A logo on a Max Linn website that was taken down sometime this spring.

Republican Max Linn filed petitions late Friday in an effort to run as an independent to challenge Republican U.S. Sen. Susan Collins’s bid for a fifth term in November.

Max Linn File photo

Three Democrats and a second independent are also vying for the right to challenge the longtime senator whose reelection is widely considered one of the tightest contests this year as both parties battle across America to control enough seats to control the Senate.

Linn, a retired Bar Harbor financial planner, submitted an initial batch of signatures from Maine voters that were mostly gathered before the coronavirus pandemic that shut down much of the state. It’s not clear how many more he needs, if any, to qualify for a slot on the November general election ballot.

Secretary of State Matt Dunlap said Monday the paperwork hasn’t been processed yet because there is a waiting period before handling submissions to reduce the risk of spreading COVID-19.

Linn, who could not be reached Monday, sought to force a Republican primary in 2018 but lost out when some of the signatures he gathered were thrown out. In that race, independent Sen. Angus King easily won a second term.

Linn had touted himself as the best pick for those who support President Trump.


In Florida, Linn ran as the Reform Party’s candidate for governor in 2006, getting the most attention shortly before the election for landing a small plane in the middle of an interstate highway in Orlando after it suffered engine trouble.

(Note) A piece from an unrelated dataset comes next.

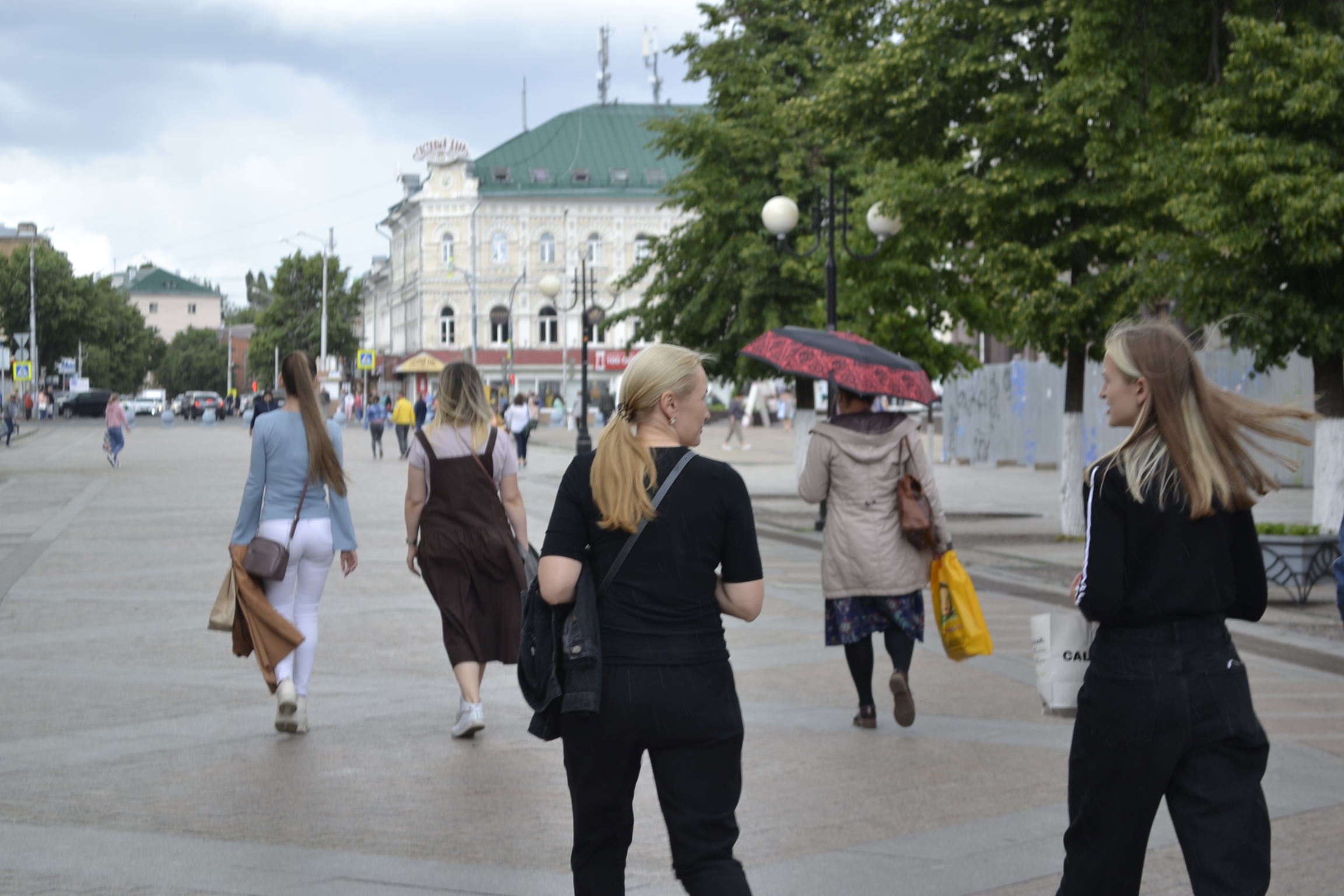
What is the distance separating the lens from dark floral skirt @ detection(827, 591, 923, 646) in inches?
303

Three Democrats are competing in a July 14 primary for the chance to represent their party against Collins: House Speaker Sara Gideon of Freeport, Saco lawyer Bre Kidman and Hallowell activist Betsy Sweet, a former gubernatorial candidate.

The other independent in the Maine race is Lisa Savage, a Solon educator who had sought to run as a Green but found the logistical hurdles impossible so opted to run as unaffiliated candidate.

One other potential independent contender, Portland lawyer Tiffany Bond, needs more signatures that are tough to come by with most everyone staying home to avoid the risk of disease.